CONSIGNES:
1) Reproduisez à l'identique le passage de l'entretien sur l'Anthropocène qui commence par les mots contenant « Ce qui m’intéresse » et se termine par « dans le sol ? ».
2) Résumez en deux phrases l'entretien sur l'Anthropocène, s'il vous plaît.

TEXTE EXTRAIT:
Anthropocène, humanités environnementales, interdisciplinarité, Science and Technology Studies, habitabilité, engagement politique

Keywords

Anthropocene, environmental humanities, interdisciplinarity, Science and Technology Studies, habitability, political commitment

Plan

Texte

Les récits de l’Anthropocène

Mosaïque : La première chose que nous avions à l’esprit lorsque nous avons lancé ce numéro, c’était le thème des récits de l’Anthropocène. Alors que la notion d’Anthropocène vient des sciences dites « dures » (Paul Crutzen et Eugene Stoermer), comment, selon vous, les sciences humaines et sociales ainsi que la littérature peuvent se la réapproprier ? Comment de nouveaux récits peuvent émerger dans ces disciplines à partir de cette notion ?

Frédérique Aït-Touati : Vous avez raison de préciser de quelles sciences on parle pour l’Anthropocène, de préciser que cette notion trouve ses origines dans les sciences « dures ». Je me suis beaucoup intéressée au passage de la notion vers les sciences humaines, qui a eu lieu entre la fin des années 1990 et le début des années 2000. Finalement, l’Anthropocène a été assez vite métabolisé par les sciences sociales ; mais il y a aussi eu tout de suite un passage vers les arts, ce qui est assez intéressant. J’ai découvert cette question de l’Anthropocène par Bruno Latour, au moment où on travaillait sur Gaïa (voir notamment Aït-Touati & Latour, 2022).

Ce qui m’intéresse dans la notion d’Anthropocène, c’est qu’elle est très précise au départ : elle vient, comme vous le savez, de la stratigraphie, donc d’une branche de la géologie, et elle définit un changement d’époque géologique. Elle nous projette tout de suite dans des échelles de temps très vastes. Je crois que c’est l’une des raisons pour lesquelles cela a passionné autant les sciences sociales. En fait, cela bouleverse beaucoup de cadres dans lesquels on travaille d’habitude : des cadres historiques, historiographiques, mais aussi le rapport au temps et à l’espace. Cela a coïncidé aussi avec un très grand intérêt pour ce qu’on a appelé le tournant spatial : qu’est-ce que les humanités, les sciences sociales, ont à dire d’un rapport à la géographie, à la géologie, à la cartographie, à notre inscription dans le sol ?

DONNÉES:
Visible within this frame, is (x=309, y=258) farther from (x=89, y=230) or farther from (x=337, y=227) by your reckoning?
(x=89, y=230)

TÂCHES RÉSOLUES:
1)
Ce qui m’intéresse dans la notion d’Anthropocène, c’est qu’elle est très précise au départ : elle vient, comme vous le savez, de la stratigraphie, donc d’une branche de la géologie, et elle définit un changement d’époque géologique. Elle nous projette tout de suite dans des échelles de temps très vastes. Je crois que c’est l’une des raisons pour lesquelles cela a passionné autant les sciences sociales. En fait, cela bouleverse beaucoup de cadres dans lesquels on travaille d’habitude : des cadres historiques, historiographiques, mais aussi le rapport au temps et à l’espace. Cela a coïncidé aussi avec un très grand intérêt pour ce qu’on a appelé le tournant spatial : qu’est-ce que les humanités, les sciences sociales, ont à dire d’un rapport à la géographie, à la géologie, à la cartographie, à notre inscription dans le sol ?

2) Interrogée par Mosaïque sur la manière dont les sciences humaines et sociales et la littérature peuvent se réapproprier la notion d'Anthropocène, venue des sciences « dures », Frédérique Aït-Touati explique que la notion est passée vers les sciences humaines entre la fin des années 1990 et le début des années 2000, qu'elle a été assez vite métabolisée par les sciences sociales et qu'elle est aussi passée tout de suite vers les arts. Issue de la stratigraphie, elle définit un changement d'époque géologique et projette dans des échelles de temps très vastes, ce qui bouleverse les cadres historiques et le rapport au temps et à l'espace, et son essor a coïncidé avec le tournant spatial.